Records of spatial reasoning questions:
══════

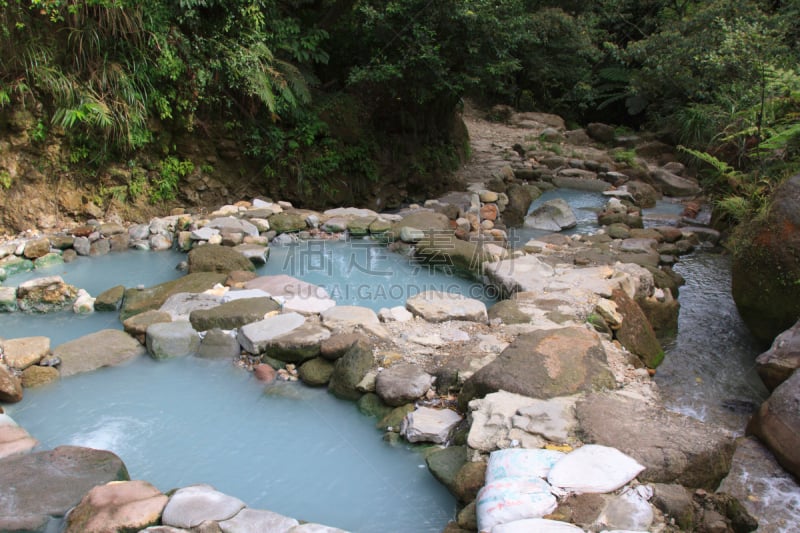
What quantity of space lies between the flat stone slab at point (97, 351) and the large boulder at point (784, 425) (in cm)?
396

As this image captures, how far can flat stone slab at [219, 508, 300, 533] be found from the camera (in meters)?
2.42

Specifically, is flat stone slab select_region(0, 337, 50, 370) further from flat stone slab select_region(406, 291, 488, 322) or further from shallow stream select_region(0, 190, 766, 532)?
flat stone slab select_region(406, 291, 488, 322)

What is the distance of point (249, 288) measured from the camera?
5055mm

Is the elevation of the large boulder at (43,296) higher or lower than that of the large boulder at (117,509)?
lower

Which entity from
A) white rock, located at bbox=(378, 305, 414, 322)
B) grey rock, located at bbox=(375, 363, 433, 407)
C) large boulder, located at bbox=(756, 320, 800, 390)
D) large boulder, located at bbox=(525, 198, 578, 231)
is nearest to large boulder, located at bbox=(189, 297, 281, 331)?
white rock, located at bbox=(378, 305, 414, 322)

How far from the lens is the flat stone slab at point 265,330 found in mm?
4109

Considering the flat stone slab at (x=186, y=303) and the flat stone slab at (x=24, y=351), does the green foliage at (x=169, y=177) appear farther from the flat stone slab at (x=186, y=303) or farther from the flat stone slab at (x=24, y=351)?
the flat stone slab at (x=24, y=351)

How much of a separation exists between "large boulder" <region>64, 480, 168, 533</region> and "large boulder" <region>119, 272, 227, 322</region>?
2404 millimetres

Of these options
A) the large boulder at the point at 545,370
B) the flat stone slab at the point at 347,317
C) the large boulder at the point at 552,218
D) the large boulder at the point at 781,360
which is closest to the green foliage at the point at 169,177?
the flat stone slab at the point at 347,317

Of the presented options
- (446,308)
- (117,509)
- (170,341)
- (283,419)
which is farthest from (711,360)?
(117,509)

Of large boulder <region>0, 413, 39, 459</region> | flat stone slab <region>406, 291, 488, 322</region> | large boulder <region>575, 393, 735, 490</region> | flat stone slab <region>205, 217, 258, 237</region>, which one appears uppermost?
large boulder <region>575, 393, 735, 490</region>

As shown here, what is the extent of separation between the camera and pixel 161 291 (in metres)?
5.02

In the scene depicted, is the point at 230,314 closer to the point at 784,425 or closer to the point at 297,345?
the point at 297,345

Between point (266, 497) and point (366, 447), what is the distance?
0.61 metres
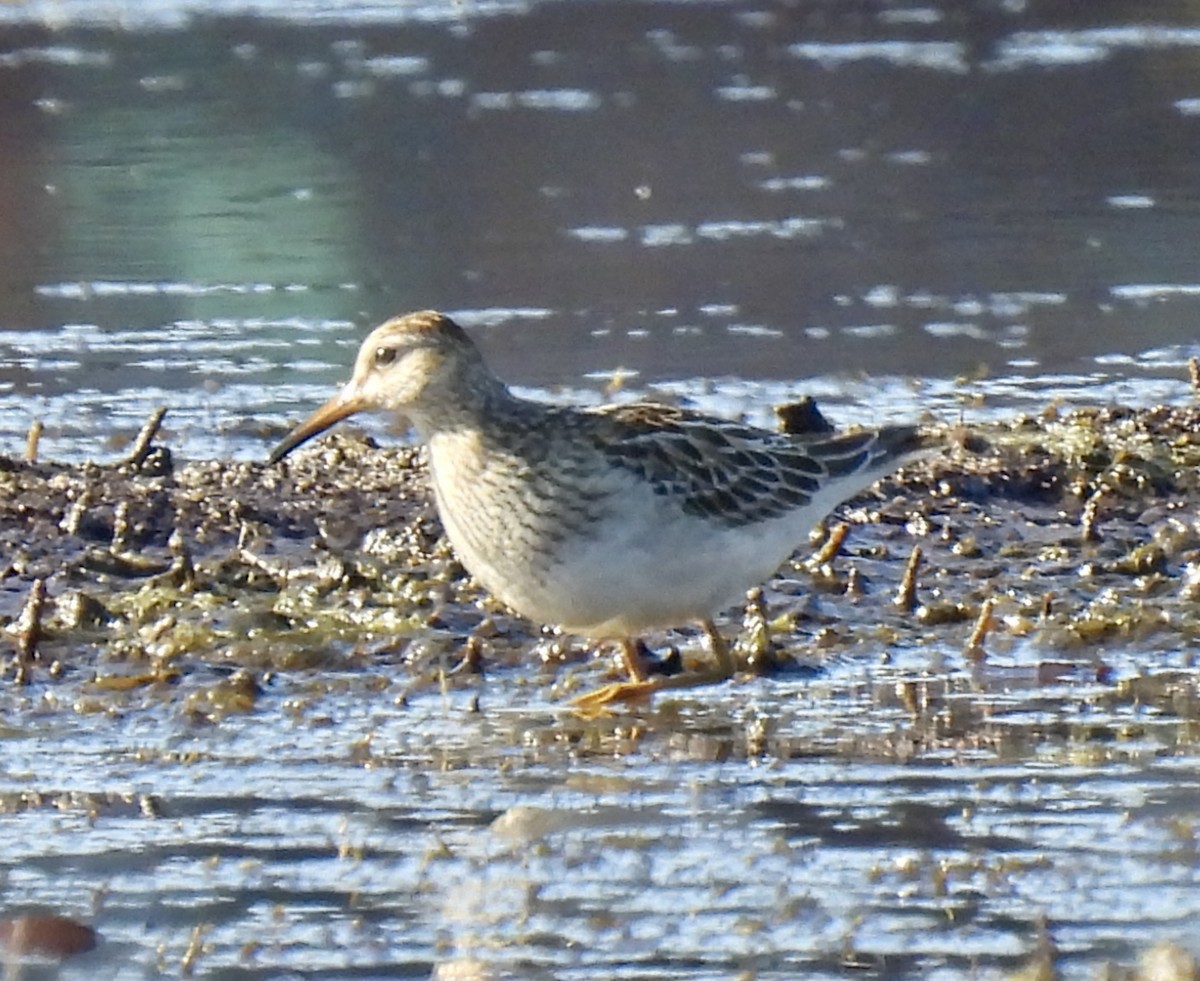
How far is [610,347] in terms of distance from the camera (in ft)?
39.2

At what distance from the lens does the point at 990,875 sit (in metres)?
5.98

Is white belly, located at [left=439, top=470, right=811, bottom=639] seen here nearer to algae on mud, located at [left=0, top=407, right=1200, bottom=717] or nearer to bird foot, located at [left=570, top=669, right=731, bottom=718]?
bird foot, located at [left=570, top=669, right=731, bottom=718]

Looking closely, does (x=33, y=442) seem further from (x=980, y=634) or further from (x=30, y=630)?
Result: (x=980, y=634)

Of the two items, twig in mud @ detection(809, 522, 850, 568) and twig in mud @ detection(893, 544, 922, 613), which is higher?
twig in mud @ detection(809, 522, 850, 568)

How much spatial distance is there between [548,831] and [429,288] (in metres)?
7.19

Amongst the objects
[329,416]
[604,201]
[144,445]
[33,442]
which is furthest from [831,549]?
[604,201]

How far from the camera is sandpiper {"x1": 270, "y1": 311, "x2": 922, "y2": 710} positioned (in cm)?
741

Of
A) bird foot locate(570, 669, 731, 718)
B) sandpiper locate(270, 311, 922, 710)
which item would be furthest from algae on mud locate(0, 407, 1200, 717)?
sandpiper locate(270, 311, 922, 710)

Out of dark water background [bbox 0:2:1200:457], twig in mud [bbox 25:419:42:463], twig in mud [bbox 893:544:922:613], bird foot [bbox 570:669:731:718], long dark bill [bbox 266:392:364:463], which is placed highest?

══════

To do: Rewrite everything from the line containing "At what distance" through the end of the data, updating "algae on mud" to "seaweed on mud" and leaving all else unchanged.

Task solution:
At what distance from the lens does the point at 990,875 sit (in metres)?
5.98

Is white belly, located at [left=439, top=470, right=811, bottom=639] seen here nearer to seaweed on mud, located at [left=0, top=407, right=1200, bottom=717] or nearer to bird foot, located at [left=570, top=669, right=731, bottom=718]?
bird foot, located at [left=570, top=669, right=731, bottom=718]

Looking closely, does (x=33, y=442) seem further from (x=980, y=634) or further from (x=30, y=630)?
Result: (x=980, y=634)

Of the two items, twig in mud @ detection(809, 522, 850, 568) and twig in mud @ detection(893, 544, 922, 613), which is higher?
twig in mud @ detection(809, 522, 850, 568)

How much spatial distance is there between [548,831] and [429,288] (in metres)?
7.19

Amongst the objects
[329,416]
[604,201]
[144,445]
[33,442]
which is furthest from [831,549]?
[604,201]

How far from the camera is sandpiper {"x1": 270, "y1": 311, "x2": 922, "y2": 710} positioned (in cm)?
741

Of
A) bird foot locate(570, 669, 731, 718)
B) sandpiper locate(270, 311, 922, 710)
which item would be furthest from seaweed on mud locate(0, 407, 1200, 717)?
sandpiper locate(270, 311, 922, 710)

Out of dark water background [bbox 0:2:1200:457], twig in mud [bbox 25:419:42:463], twig in mud [bbox 893:544:922:613], bird foot [bbox 570:669:731:718], long dark bill [bbox 266:392:364:463], which is placed highest?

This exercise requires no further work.